■ **Instructions for the task**
Where a picture appears, skip it and copy everything else in the listing exactly.

■ **Supplied data**
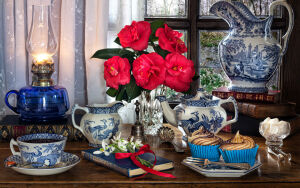 Яркие цветы и расписная посуда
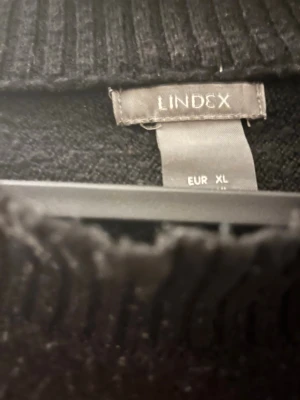 Svart stickad tröja från Lindex - En klassisk svart tröja som är varm och skön. Den har en rund hals och en enkel passform som gör den perfekt som baströja. Den är XL, men den är perfekt om man gillar lite oversized.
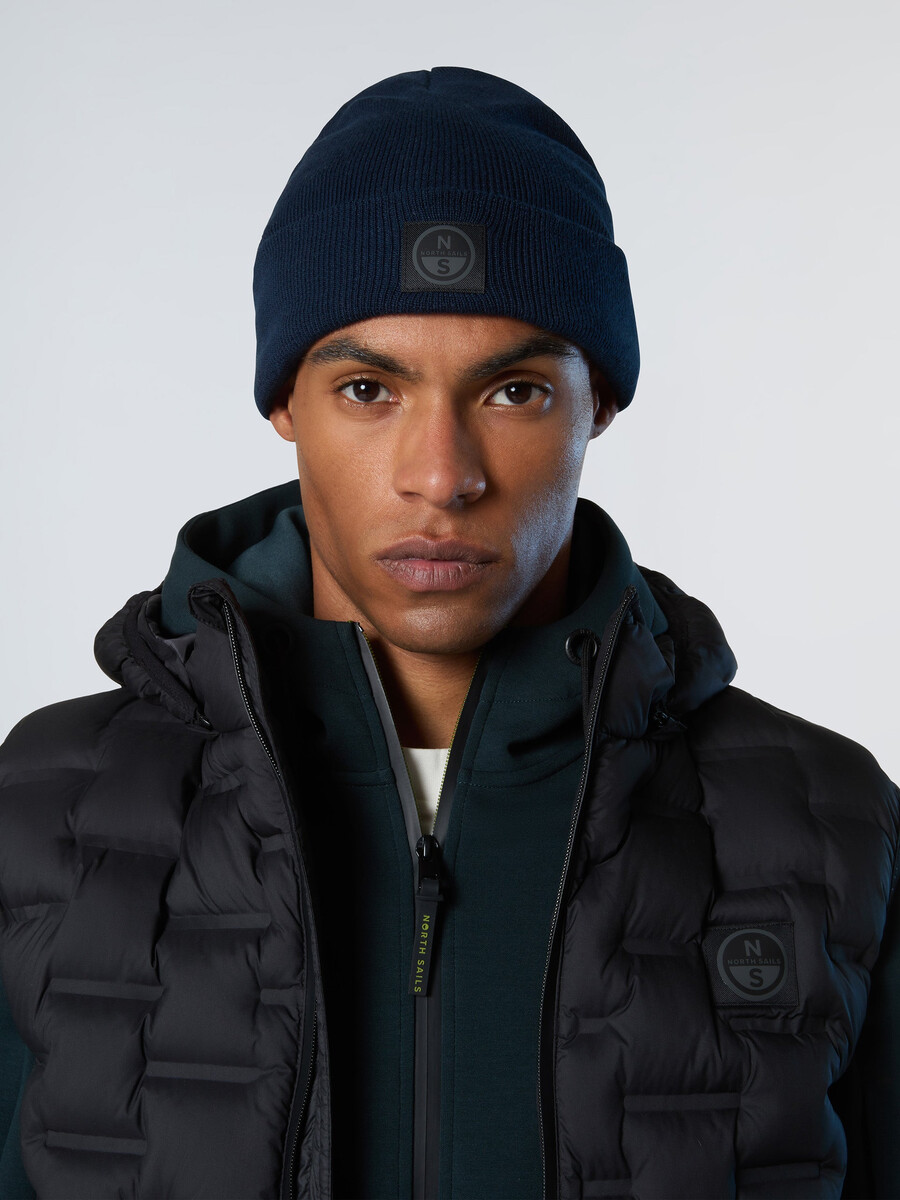 gorro con parche de north tech
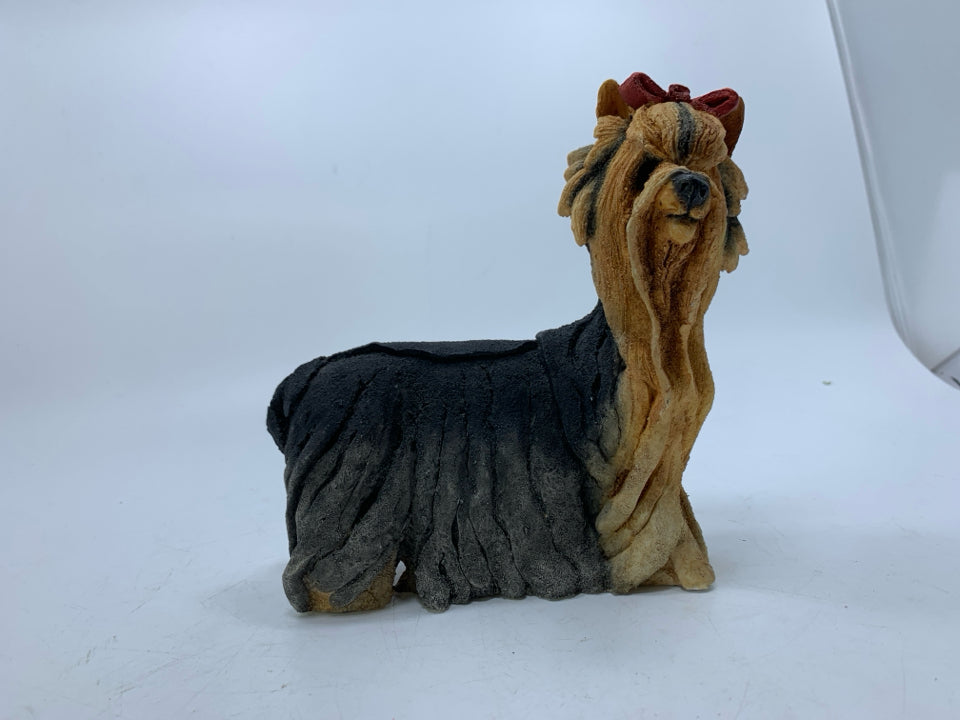 RESIN YORKSHIRE TERRIER FIGURE "A BREED APART" #70012 5.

■ **Response to the exercise**
 Яркие цветы и расписная посуда
 Svart stickad tröja från Lindex - En klassisk svart tröja som är varm och skön. Den har en rund hals och en enkel passform som gör den perfekt som baströja. Den är XL, men den är perfekt om man gillar lite oversized.
 gorro con parche de north tech
 RESIN YORKSHIRE TERRIER FIGURE "A BREED APART" #70012 5.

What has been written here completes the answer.